El Tesoro Público español colocó letras a tres meses por 724 millones de dólares con una tasa de interés promedio del 0,63%, frente al 0,38% en el remate de marzo.

Asimismo subastó letras a seis meses por 1.200 millones de euros a un interés promedio del 1,58%, frente al 0,84% anterior.

El Tesoro pretendía recaudar entre 1.000 millones y 2.000 millones de euros por la colocación de ambos bonos.

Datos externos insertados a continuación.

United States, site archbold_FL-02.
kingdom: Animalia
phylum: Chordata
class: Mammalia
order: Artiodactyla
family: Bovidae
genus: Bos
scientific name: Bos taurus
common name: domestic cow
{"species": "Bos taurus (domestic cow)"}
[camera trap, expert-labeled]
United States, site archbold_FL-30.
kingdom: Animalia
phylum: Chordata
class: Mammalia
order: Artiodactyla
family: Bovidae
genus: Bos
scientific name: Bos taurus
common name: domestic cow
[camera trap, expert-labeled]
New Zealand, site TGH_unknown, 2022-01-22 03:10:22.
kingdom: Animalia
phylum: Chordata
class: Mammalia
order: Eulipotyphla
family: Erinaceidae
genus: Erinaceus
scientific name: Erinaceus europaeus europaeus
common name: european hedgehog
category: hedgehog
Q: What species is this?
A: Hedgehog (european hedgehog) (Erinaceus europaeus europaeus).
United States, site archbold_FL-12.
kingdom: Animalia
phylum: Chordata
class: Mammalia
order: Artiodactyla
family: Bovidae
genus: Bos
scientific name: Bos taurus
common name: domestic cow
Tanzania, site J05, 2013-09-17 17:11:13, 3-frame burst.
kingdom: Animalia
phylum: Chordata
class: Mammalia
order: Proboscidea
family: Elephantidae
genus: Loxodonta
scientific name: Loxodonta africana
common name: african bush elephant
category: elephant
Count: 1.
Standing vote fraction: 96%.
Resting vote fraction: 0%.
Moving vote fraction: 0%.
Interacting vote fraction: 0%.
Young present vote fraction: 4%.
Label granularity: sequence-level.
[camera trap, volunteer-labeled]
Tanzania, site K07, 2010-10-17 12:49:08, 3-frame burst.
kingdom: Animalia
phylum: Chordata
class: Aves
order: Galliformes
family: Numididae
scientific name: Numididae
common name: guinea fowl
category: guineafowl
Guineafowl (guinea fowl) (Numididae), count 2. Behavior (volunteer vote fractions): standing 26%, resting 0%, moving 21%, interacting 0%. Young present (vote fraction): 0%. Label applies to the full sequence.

La demanda por las obligaciones a tres meses superó en 7,6 veces la cantidad ofrecida, un incremento respecto de las 3,5 veces de la anterior subasta.

La demanda de las otras letras superó en 3,25 veces la oferta, frente a 5,6 veces en el remate anterior.

En el mercado secundario, el interés de los bonos españoles a 10 años bajó siete centésimas de punto porcentual pero permaneció en un nivel alarmantemente alto, el 5,91%, aunque bajó cinco décimas respecto del lunes.

El analista Alejandro Varela, de la firma corredora madrileña Renta4, dijo que el remate del martes tuvo éxito porque la Tesorería sólo vendió la mitad de lo que pensaba, y aunque aumentaron los intereses, "no se trata de tasas alarmantes".

Empero, destacó que la demanda de la deuda española a largo plazo es un indicador más fiable de la confianza inversionista sobre el futuro financiero del país.

Mientras tanto, el parlamento comenzó a debatir el nuevo presupuesto de austeridad para el 2012, que incluye 27.000 millones de euros en reducciones del déficit — parte de un plan para cuadrar las cuentas públicas y convencer a los inversionistas internacionales que España no seguirá el ejemplo de Grecia, Irlanda y Portugal y no necesitará un rescate financiero.

El presupuesto seguramente será aprobado en junio.

El Banco de España confirmó el lunes que ha vuelto la recesión por segunda vez en tres años, y que un desempleo superior al 23% seguramente aumentará. El paro entre los menores de 25 años es casi del 50%.